§ **LESETEXT**
_ _ _

Der Blick auf das Sparverhalten der Deutschen in den letzten zehn Jahren zeigt denn auch, dass die Sparrate tatsächlich gewachsen ist – parallel zu steigenden Krankenkassenbeiträgen bei gleichzeitigen Leistungskürzungen und Sozialabbau im Zuge von Hartz IV. Auch wenn sich diese Kürzungen im Sozialbereich qualitativ auf einem völlig anderen Niveau bewegen als die unterentwickelte Sozialvorsorge in China – Wirtschafts- und Sozialpolitik hat auch immer etwas mit Psychologie zu tun. Es geht um das Signal. In China findet Angstsparen statt, weil die Menschen nicht wissen, was sie in Zukunft erwartet. Die Deutschen legen sich ein finanzielles Polster an, weil ihnen suggeriert wird, dass sie ihren bisherigen Wohlstand nicht mehr aufrecht halten können.

_ _ _

§ **AUFGABE A**
Bitte entnimm der Auflistung die Zeilen unverändert, beginnend mit der Zeile, die „What span of“ enthält, und endend mit der letzten Zeile der Auflistung.
Der Lesetext und die Auflistung haben nichts miteinander zu tun.

§ **ZU VERARBEITENDE DATEN**

_ _ _

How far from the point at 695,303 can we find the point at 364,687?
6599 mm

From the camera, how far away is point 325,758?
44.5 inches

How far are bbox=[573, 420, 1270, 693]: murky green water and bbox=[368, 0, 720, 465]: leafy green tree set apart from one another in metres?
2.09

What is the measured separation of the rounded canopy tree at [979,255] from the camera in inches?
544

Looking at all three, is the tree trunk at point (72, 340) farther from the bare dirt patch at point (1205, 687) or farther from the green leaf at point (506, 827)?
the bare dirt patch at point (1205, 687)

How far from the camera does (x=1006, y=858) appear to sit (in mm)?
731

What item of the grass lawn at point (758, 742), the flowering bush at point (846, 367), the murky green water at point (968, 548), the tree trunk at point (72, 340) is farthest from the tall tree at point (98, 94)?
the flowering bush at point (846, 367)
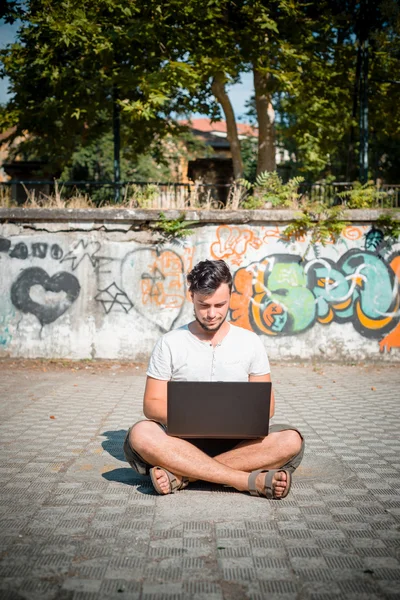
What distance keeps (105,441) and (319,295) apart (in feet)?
19.3

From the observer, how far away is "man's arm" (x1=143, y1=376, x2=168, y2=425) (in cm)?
389

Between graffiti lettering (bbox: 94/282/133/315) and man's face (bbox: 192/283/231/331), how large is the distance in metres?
6.48

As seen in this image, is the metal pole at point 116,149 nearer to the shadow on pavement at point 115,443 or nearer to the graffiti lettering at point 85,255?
the graffiti lettering at point 85,255

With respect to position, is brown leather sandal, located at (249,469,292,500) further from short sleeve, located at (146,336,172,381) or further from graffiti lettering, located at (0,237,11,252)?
graffiti lettering, located at (0,237,11,252)

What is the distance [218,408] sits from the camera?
351 cm

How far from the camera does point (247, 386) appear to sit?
3477 mm

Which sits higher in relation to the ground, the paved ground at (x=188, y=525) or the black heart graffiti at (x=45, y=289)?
the black heart graffiti at (x=45, y=289)

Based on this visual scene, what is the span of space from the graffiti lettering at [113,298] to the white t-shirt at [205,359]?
6.33 metres

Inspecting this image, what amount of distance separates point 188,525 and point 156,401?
90 cm

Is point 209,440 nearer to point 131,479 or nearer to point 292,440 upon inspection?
point 292,440

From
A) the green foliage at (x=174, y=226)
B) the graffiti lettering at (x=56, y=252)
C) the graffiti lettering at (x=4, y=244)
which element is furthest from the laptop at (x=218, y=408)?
the graffiti lettering at (x=4, y=244)

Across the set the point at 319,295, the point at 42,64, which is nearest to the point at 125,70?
the point at 42,64

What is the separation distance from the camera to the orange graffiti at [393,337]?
10.3 metres

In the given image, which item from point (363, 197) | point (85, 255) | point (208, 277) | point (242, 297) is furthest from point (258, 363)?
point (363, 197)
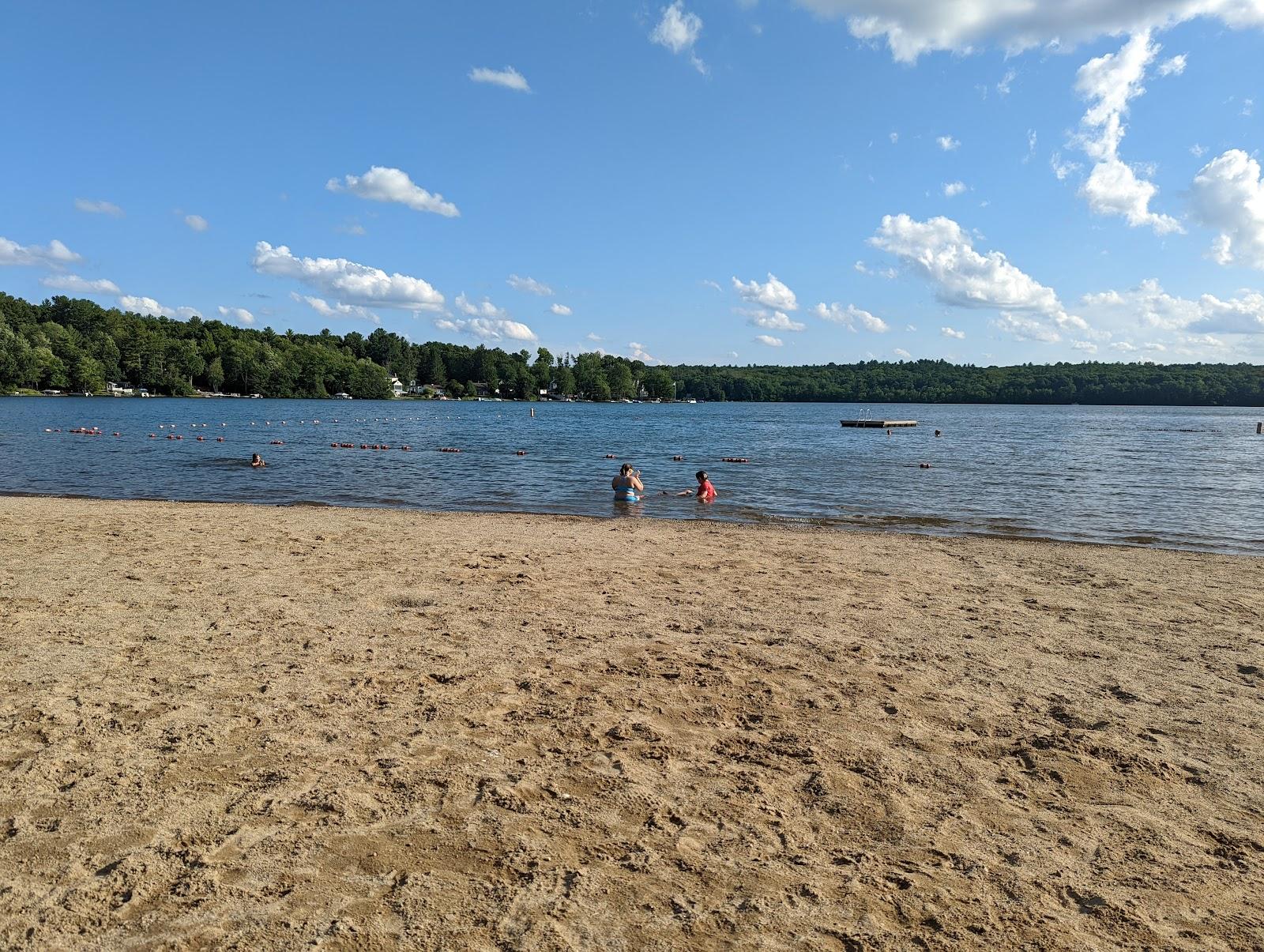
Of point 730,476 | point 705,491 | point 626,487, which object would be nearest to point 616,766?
point 626,487

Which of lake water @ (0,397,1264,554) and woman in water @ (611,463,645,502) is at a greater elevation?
woman in water @ (611,463,645,502)

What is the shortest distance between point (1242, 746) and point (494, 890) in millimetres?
5350

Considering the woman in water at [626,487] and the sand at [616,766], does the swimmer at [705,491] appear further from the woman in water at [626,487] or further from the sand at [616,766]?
the sand at [616,766]

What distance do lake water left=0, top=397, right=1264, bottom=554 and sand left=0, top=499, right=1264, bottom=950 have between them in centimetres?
1055

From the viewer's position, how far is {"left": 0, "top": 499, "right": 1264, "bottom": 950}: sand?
12.1 feet

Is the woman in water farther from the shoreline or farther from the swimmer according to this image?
the swimmer

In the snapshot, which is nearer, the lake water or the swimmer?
the lake water

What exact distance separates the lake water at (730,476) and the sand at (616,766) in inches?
415

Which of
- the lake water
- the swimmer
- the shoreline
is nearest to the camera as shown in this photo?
the shoreline

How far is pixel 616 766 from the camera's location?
5.16 metres

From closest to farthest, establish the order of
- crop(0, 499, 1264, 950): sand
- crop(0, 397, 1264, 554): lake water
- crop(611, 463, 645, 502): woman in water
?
crop(0, 499, 1264, 950): sand < crop(0, 397, 1264, 554): lake water < crop(611, 463, 645, 502): woman in water

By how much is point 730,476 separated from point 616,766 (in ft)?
87.6

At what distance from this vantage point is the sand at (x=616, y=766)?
3699mm

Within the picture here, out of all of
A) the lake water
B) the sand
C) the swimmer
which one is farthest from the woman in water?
the sand
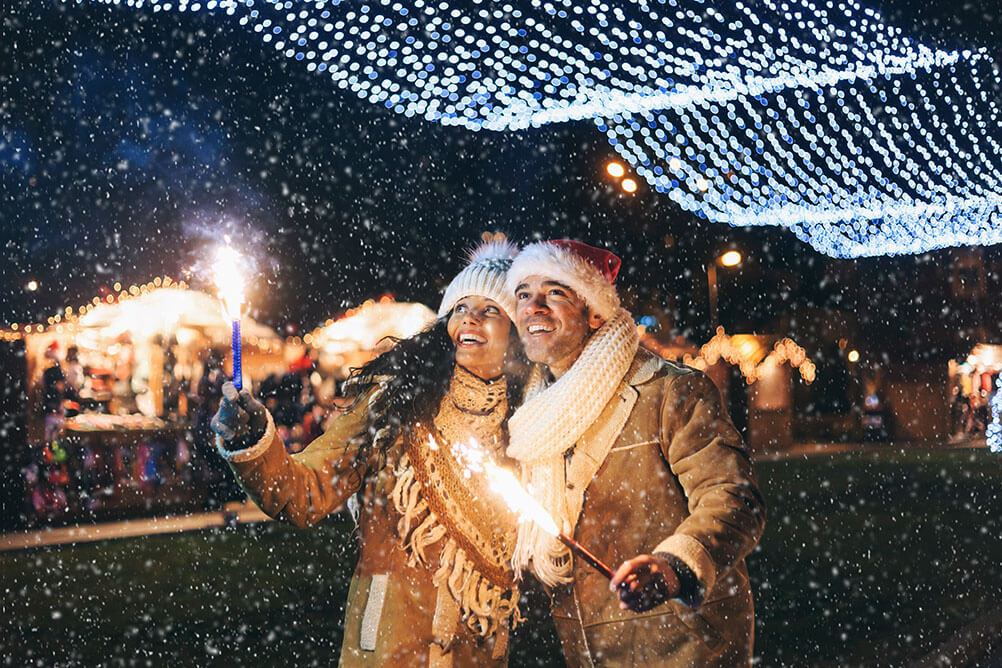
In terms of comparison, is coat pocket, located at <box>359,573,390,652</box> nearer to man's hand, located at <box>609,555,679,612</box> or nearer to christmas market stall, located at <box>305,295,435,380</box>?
man's hand, located at <box>609,555,679,612</box>

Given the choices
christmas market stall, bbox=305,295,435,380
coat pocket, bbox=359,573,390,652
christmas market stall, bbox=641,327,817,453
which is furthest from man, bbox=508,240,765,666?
christmas market stall, bbox=641,327,817,453

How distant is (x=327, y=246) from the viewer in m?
18.3

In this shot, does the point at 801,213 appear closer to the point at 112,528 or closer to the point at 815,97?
the point at 815,97

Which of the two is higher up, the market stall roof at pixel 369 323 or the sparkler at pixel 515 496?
the market stall roof at pixel 369 323

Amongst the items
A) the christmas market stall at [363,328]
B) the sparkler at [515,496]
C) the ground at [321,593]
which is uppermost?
the christmas market stall at [363,328]

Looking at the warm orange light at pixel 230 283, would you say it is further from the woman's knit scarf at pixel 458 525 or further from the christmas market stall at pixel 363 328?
the christmas market stall at pixel 363 328

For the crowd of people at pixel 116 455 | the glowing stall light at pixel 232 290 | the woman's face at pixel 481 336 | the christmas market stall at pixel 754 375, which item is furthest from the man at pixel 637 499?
the christmas market stall at pixel 754 375

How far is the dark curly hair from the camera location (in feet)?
10.5

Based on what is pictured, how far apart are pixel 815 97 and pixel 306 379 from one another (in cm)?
984

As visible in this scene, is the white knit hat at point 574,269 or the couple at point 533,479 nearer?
the couple at point 533,479

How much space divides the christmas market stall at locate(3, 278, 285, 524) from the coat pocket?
9519 millimetres

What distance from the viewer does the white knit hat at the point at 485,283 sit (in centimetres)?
345

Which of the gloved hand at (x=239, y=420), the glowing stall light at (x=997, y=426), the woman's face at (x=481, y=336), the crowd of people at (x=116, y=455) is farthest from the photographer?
the glowing stall light at (x=997, y=426)

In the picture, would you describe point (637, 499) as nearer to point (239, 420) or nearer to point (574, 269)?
point (574, 269)
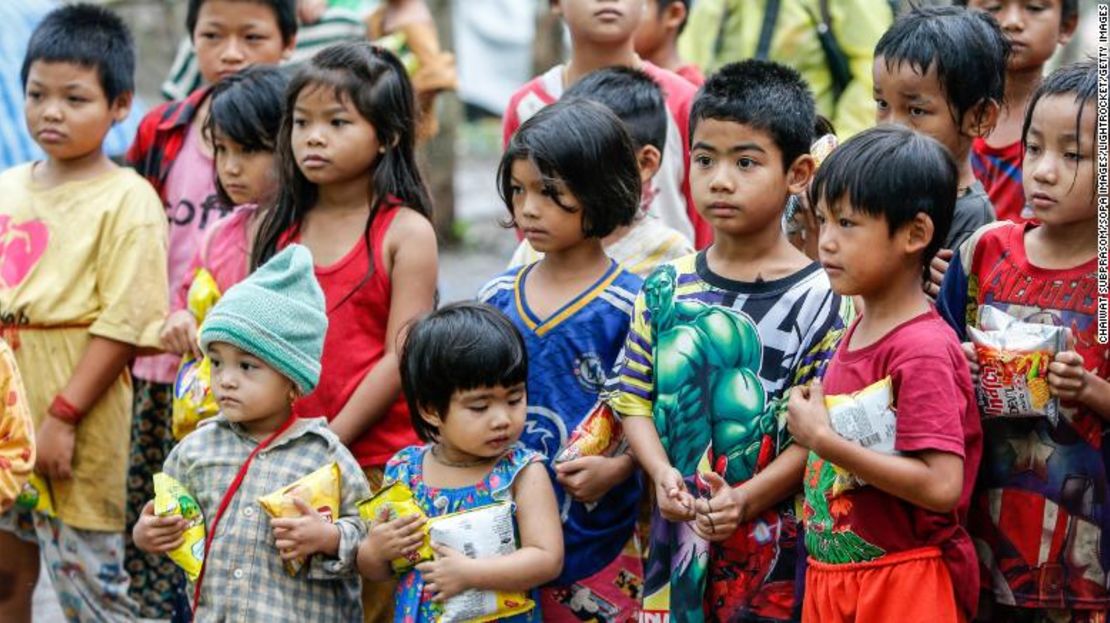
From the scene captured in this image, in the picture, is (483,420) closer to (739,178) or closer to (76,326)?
(739,178)

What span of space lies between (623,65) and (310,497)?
2.01m

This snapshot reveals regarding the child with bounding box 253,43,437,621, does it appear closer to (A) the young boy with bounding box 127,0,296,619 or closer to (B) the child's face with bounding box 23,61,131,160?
(A) the young boy with bounding box 127,0,296,619

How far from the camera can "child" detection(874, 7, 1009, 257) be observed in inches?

_ _ _

§ **AUFGABE B**
Beantworte zum Lesetext:
(i) Wie hat sich die Sparrate der Deutschen in den letzten zehn Jahren entwickelt?
(ii) Welche Form des Sparens findet in China statt?
(iii) Was wird den Deutschen suggeriert?

§ **ERGEBNIS A**
What span of space lies between (623,65) and (310,497)?
2.01m

This snapshot reveals regarding the child with bounding box 253,43,437,621, does it appear closer to (A) the young boy with bounding box 127,0,296,619 or closer to (B) the child's face with bounding box 23,61,131,160?
(A) the young boy with bounding box 127,0,296,619

How far from the camera can "child" detection(874, 7, 1009, 257) be observed in inches?

§ **ERGEBNIS B**
(i) Sie ist gewachsen.
(ii) Angstsparen.
(iii) Dass sie ihren bisherigen Wohlstand nicht mehr aufrecht halten können.